Supabase Vector Search lets you treat your text embeddings like any other structured data, making similarity search as straightforward as a SQL SELECT.
Let’s see it in action. Imagine you have a collection of product descriptions, and you want to find products similar to a given one.
First, you need to generate embeddings for your product descriptions. This usually involves an external service or a local model. For this example, let’s assume you have a table named products with a description column and you’ve generated an embedding column of type vector.
-- Create the products table
CREATE TABLE products (
id SERIAL PRIMARY KEY,
name TEXT NOT NULL,
description TEXT NOT NULL,
embedding vector(1536) -- Assuming OpenAI's text-embedding-ada-002
);
-- Insert some sample data
INSERT INTO products (name, description, embedding) VALUES
('Awesome T-Shirt', 'A comfortable and stylish t-shirt made from 100% cotton.', (SELECT embedding FROM ai_embedding_function('A comfortable and stylish t-shirt made from 100% cotton.') LIMIT 1)),
('Cool Hoodie', 'Stay warm and fashionable with this fleece-lined hoodie.', (SELECT embedding FROM ai_embedding_function('Stay warm and fashionable with this fleece-lined hoodie.') LIMIT 1)),
('Running Shoes', 'Lightweight and breathable shoes designed for optimal running performance.', (SELECT embedding FROM ai_embedding_function('Lightweight and breathable shoes designed for optimal running performance.') LIMIT 1)),
('Cozy Blanket', 'A soft and warm blanket perfect for a relaxing evening.', (SELECT embedding FROM ai_embedding_function('A soft and warm blanket perfect for a relaxing evening.') LIMIT 1));
Now, to find products similar to "A comfortable and stylish t-shirt made from 100% cotton.", you’d generate an embedding for this query and then perform a similarity search. Supabase uses the pgvector extension, which provides the vector data type and similarity operators. The most common operator is <=> (cosine distance). A smaller cosine distance means higher similarity.

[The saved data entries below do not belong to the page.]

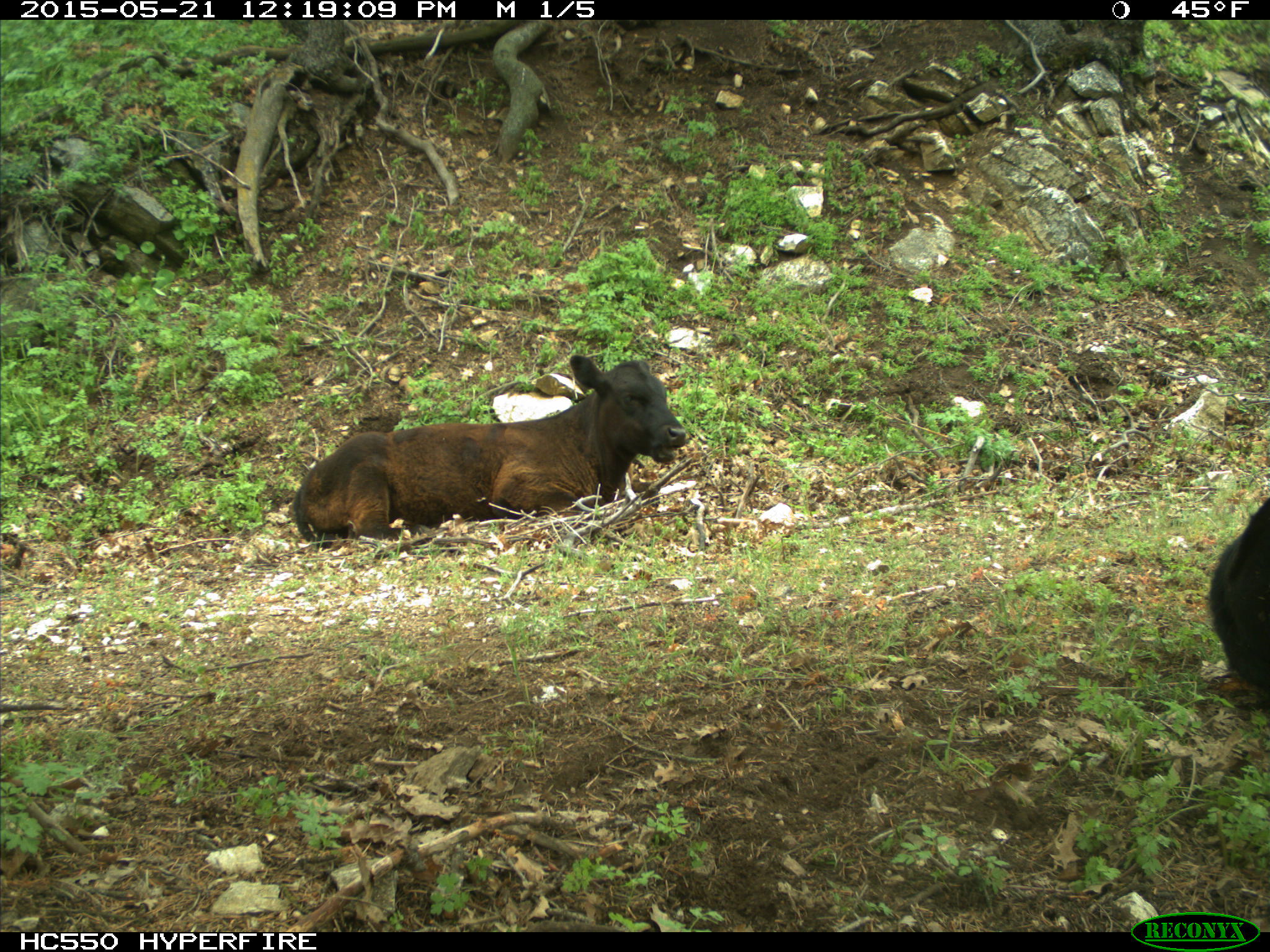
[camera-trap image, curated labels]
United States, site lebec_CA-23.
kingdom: Animalia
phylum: Chordata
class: Mammalia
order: Artiodactyla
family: Bovidae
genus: Bos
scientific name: Bos taurus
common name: domestic cow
Bos taurus (domestic cow).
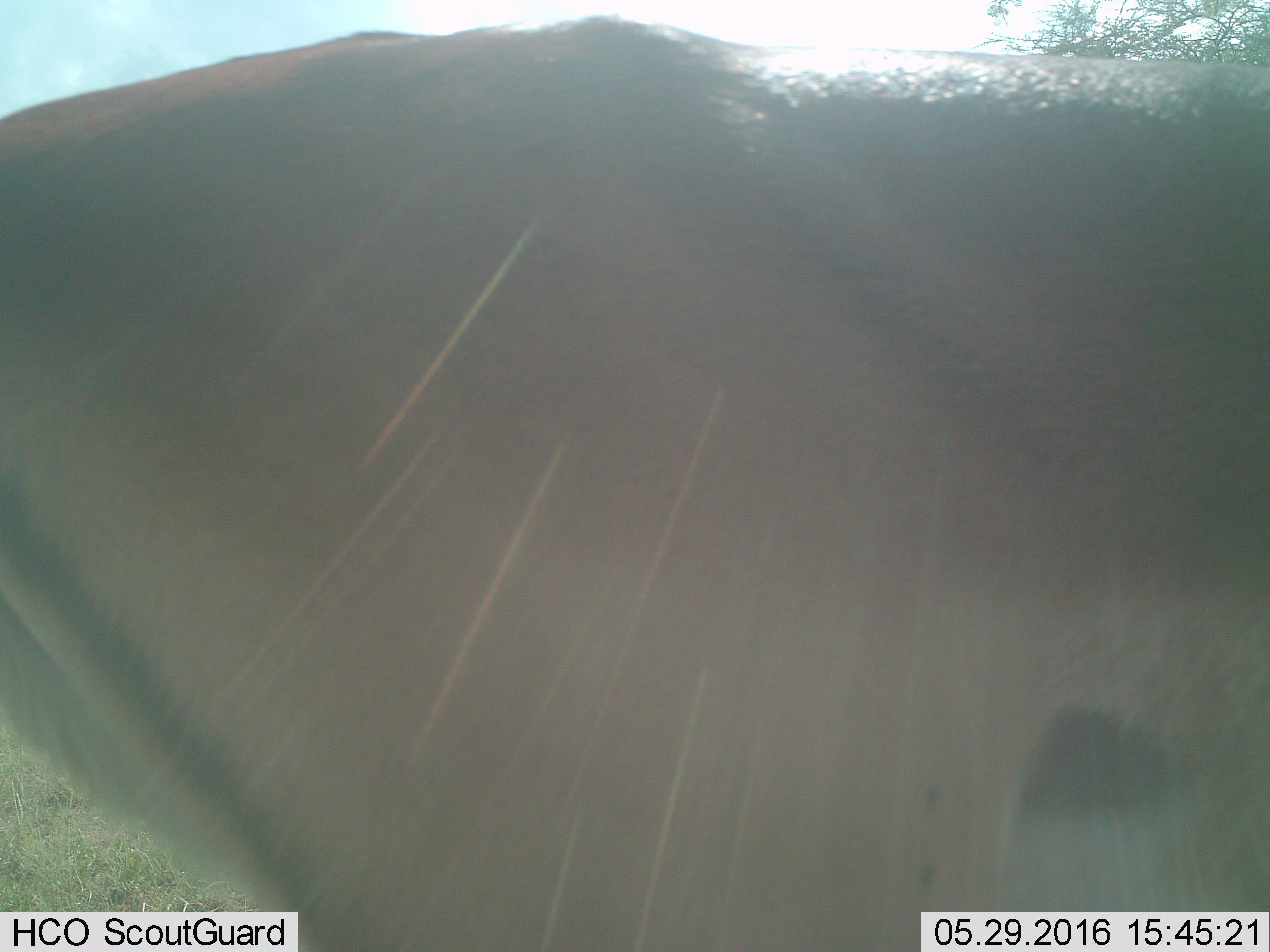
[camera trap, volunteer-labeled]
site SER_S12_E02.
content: unidentified animal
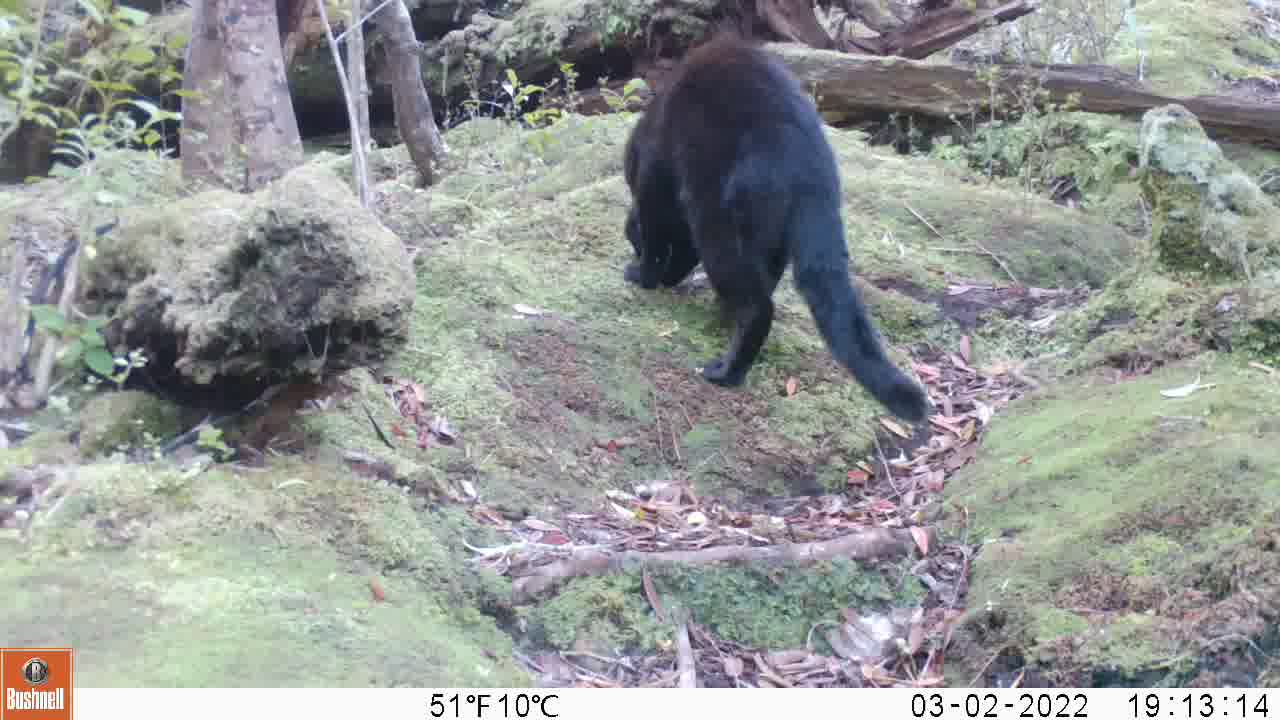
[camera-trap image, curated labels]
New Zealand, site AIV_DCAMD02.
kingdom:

-- Assume 'ai_embedding_function' is a hypothetical function that generates embeddings
-- In a real scenario, you'd call your embedding model here.

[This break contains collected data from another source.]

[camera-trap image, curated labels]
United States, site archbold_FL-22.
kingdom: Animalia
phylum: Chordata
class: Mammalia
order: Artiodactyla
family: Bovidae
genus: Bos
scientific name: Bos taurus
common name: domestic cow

-- Generate the embedding for the query
WITH query_embedding AS (
SELECT embedding FROM ai_embedding_function('A comfortable and stylish t-shirt made from 100% cotton.')
)
-- Perform the similarity search
SELECT
p.id,
p.name,
p.description,
(p.embedding <=> q.embedding) AS similarity
FROM
products p,
query_embedding q
ORDER BY
similarity ASC
LIMIT 5;
This query selects products, calculates the cosine distance between their embeddings and the query embedding, orders them by this distance (smallest first), and returns the top 5.

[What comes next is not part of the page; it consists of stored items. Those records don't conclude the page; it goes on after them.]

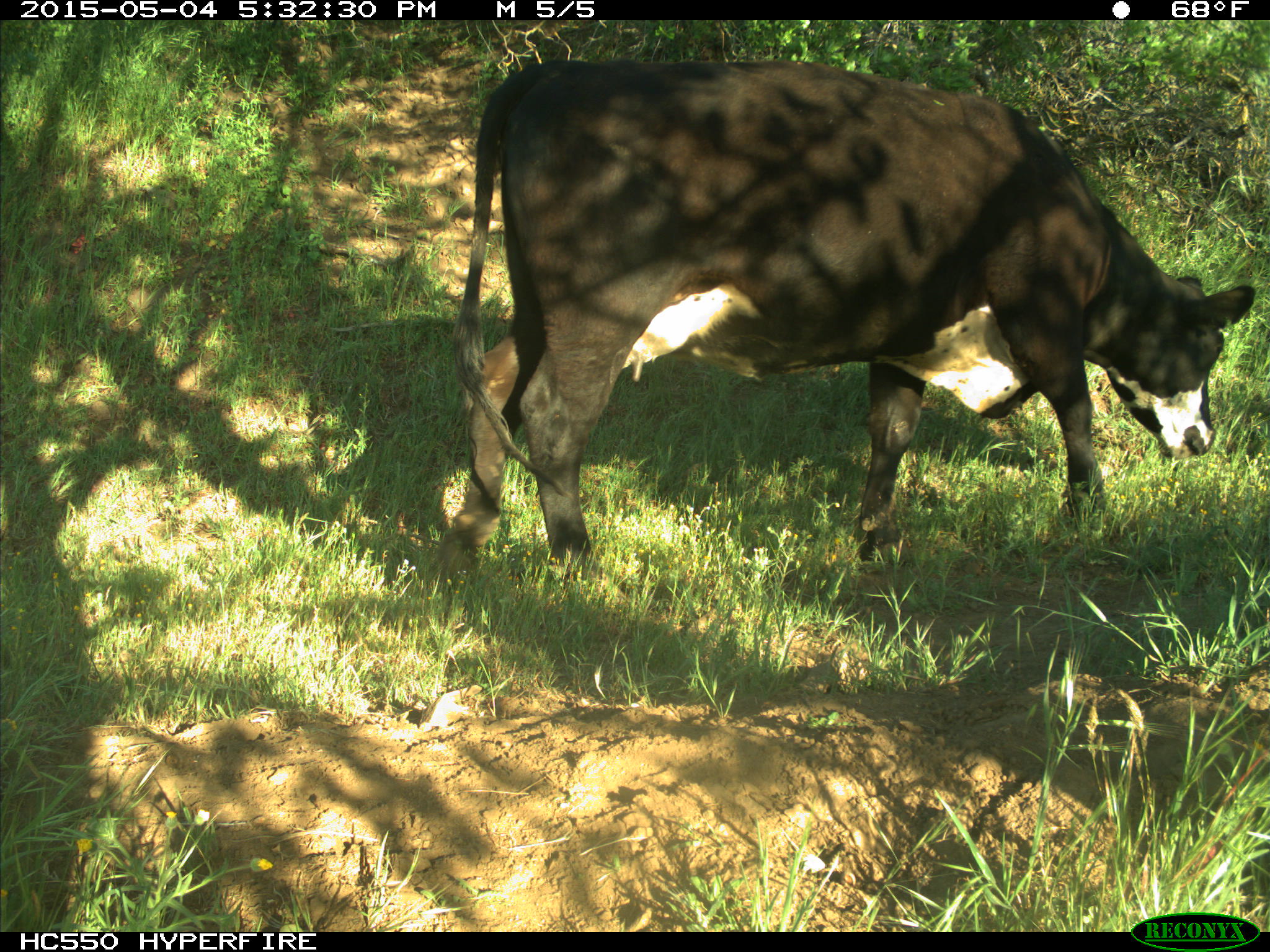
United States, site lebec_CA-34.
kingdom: Animalia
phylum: Chordata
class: Mammalia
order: Artiodactyla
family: Bovidae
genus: Bos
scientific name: Bos taurus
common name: domestic cow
Bos taurus (domestic cow).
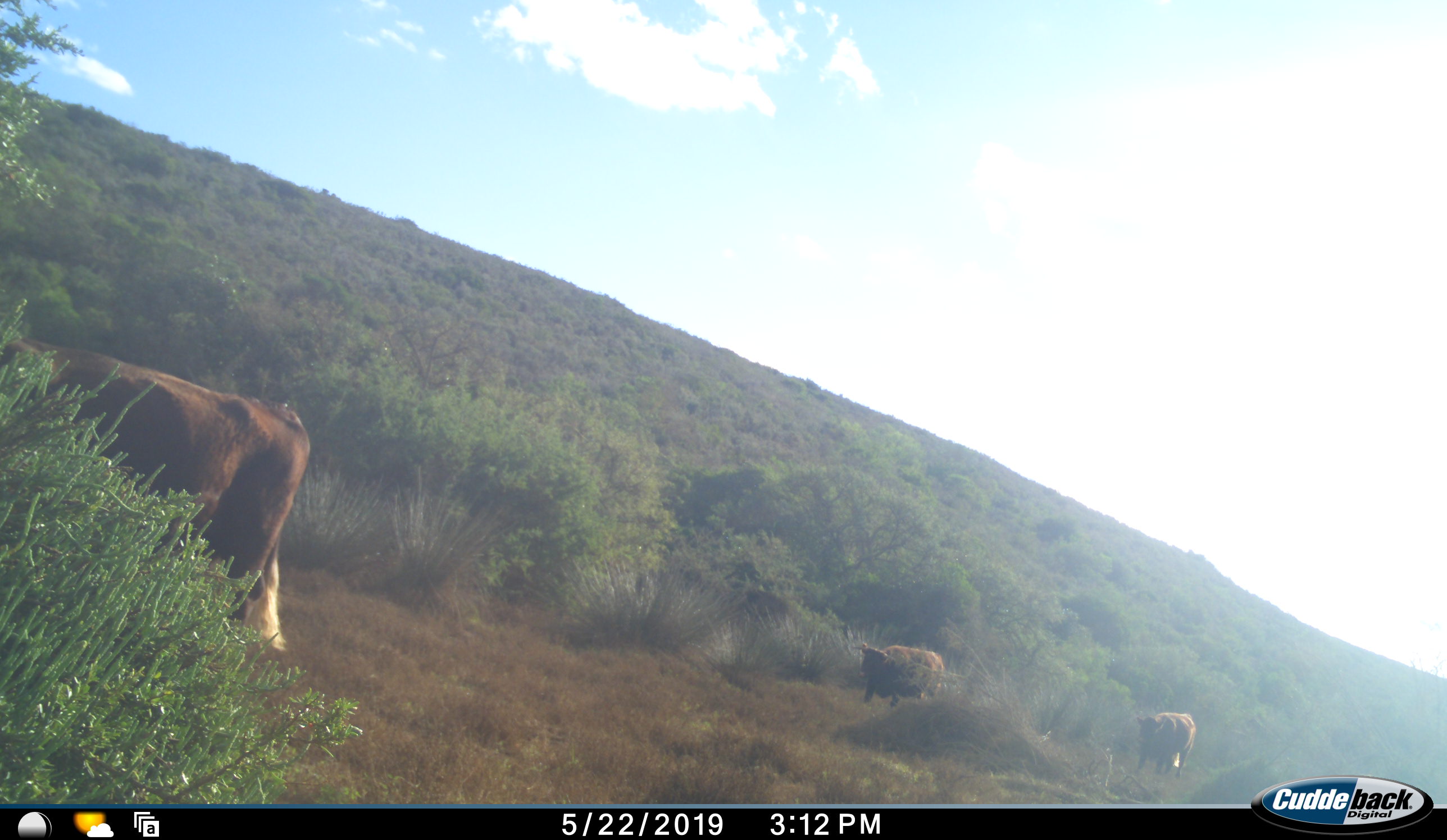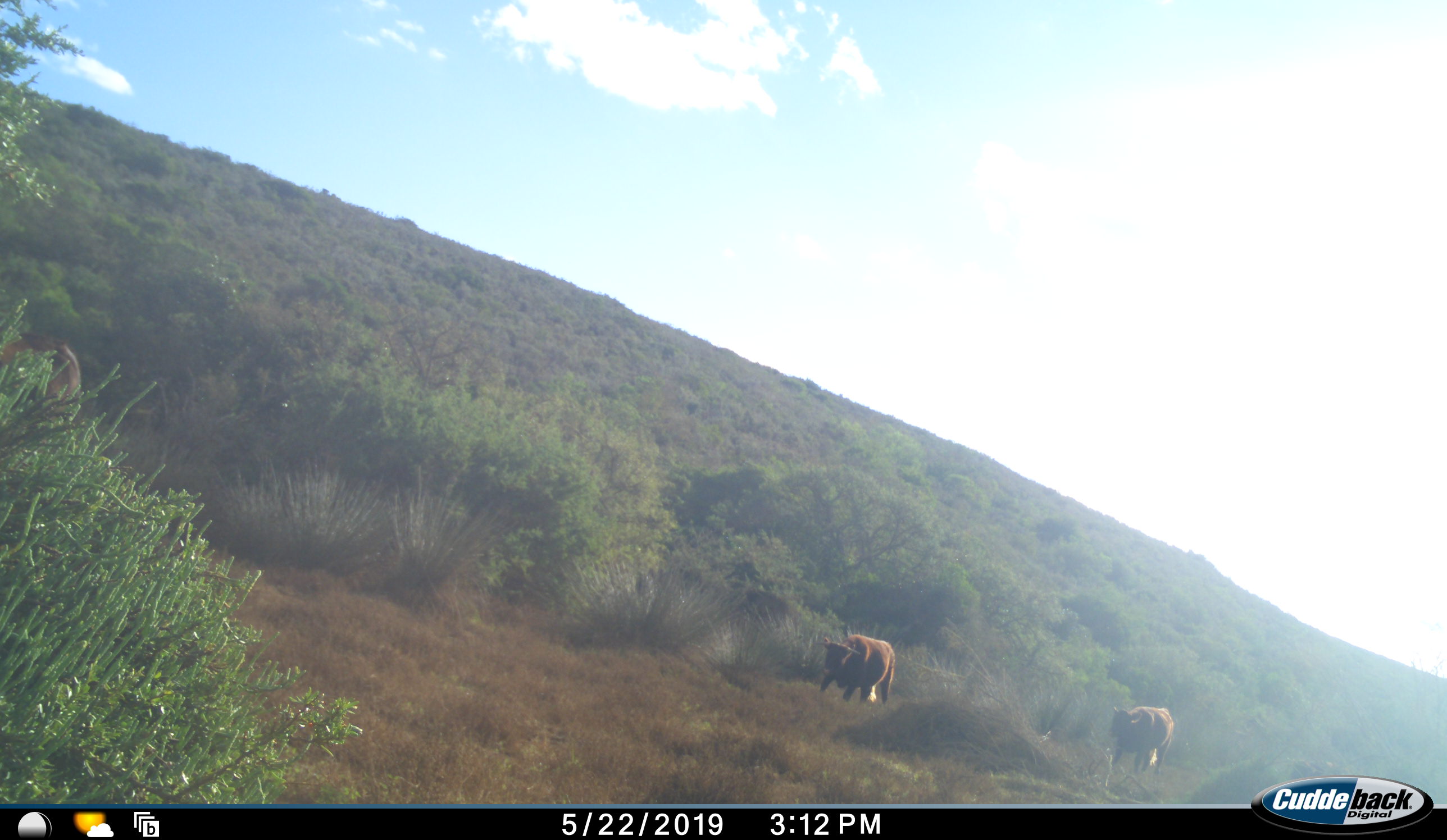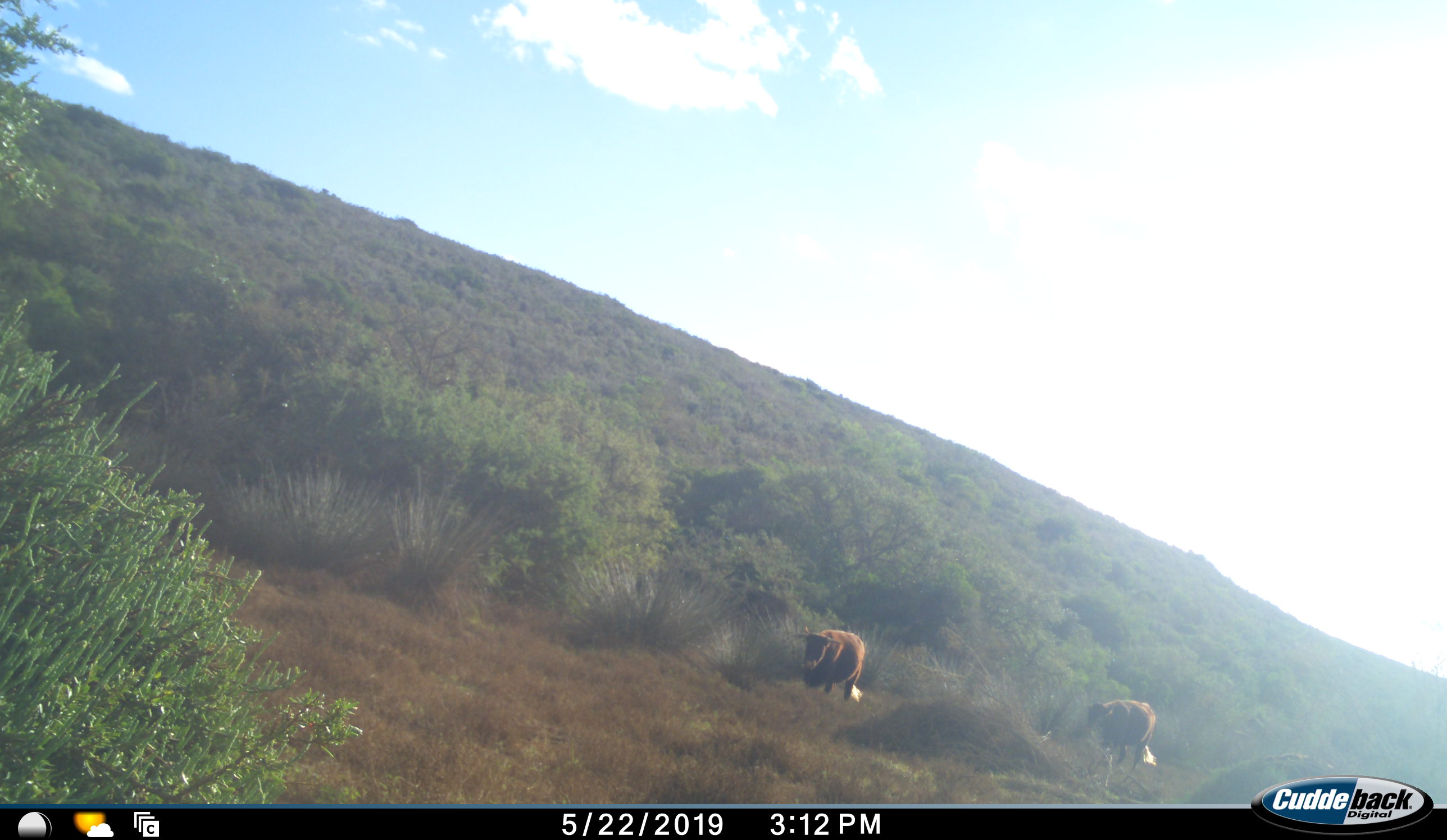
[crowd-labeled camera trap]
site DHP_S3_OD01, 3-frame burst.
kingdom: Animalia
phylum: Chordata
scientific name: Vertebrata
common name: domestic animal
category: domesticanimal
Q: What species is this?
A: Domesticanimal (domestic animal) (Vertebrata).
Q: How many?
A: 3.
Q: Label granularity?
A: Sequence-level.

The core problem Supabase Vector Search solves is enabling efficient similarity search over high-dimensional vector data directly within your PostgreSQL database. Traditional databases are optimized for exact matches or range queries on structured data, not for finding "close" items in a vast, abstract vector space. By integrating pgvector, Supabase allows you to index and query these vectors using specialized algorithms, treating them as first-class citizens alongside your relational data. This means you can combine semantic search with your existing relational queries, filtering by price, category, or any other attribute, all in a single database call.
The vector data type in pgvector stores vectors as arrays of floating-point numbers. The operators like <=> (cosine distance), <-> (Euclidean distance), and <#> (dot product) are implemented to perform these calculations efficiently. For large datasets, pgvector supports indexing, most notably using Hierarchical Navigable Small Worlds (HNSW). An HNSW index allows the database to quickly find approximate nearest neighbors without scanning the entire table, drastically improving query performance from O(N) to roughly O(log N). When you create an index like CREATE INDEX ON products USING ivfflat (embedding vector_cosine_ops), you’re telling PostgreSQL to build a specialized index that can rapidly prune the search space for cosine similarity queries.
Here’s a crucial detail about how similarity is often perceived versus calculated: while cosine distance is a common metric for semantic similarity, it only measures the angle between vectors, not their magnitude. This means two vectors pointing in the same direction but with different lengths will have a cosine distance of 0 (perfect similarity). If the magnitude of your embeddings is meaningful (e.g., it represents confidence or importance), you might need to consider normalizing your vectors before storing them or use a different distance metric, or even a hybrid approach that combines vector similarity with other data attributes.
The next step is often optimizing these queries for very large datasets using advanced indexing techniques or exploring different embedding models to improve the relevance of your search results.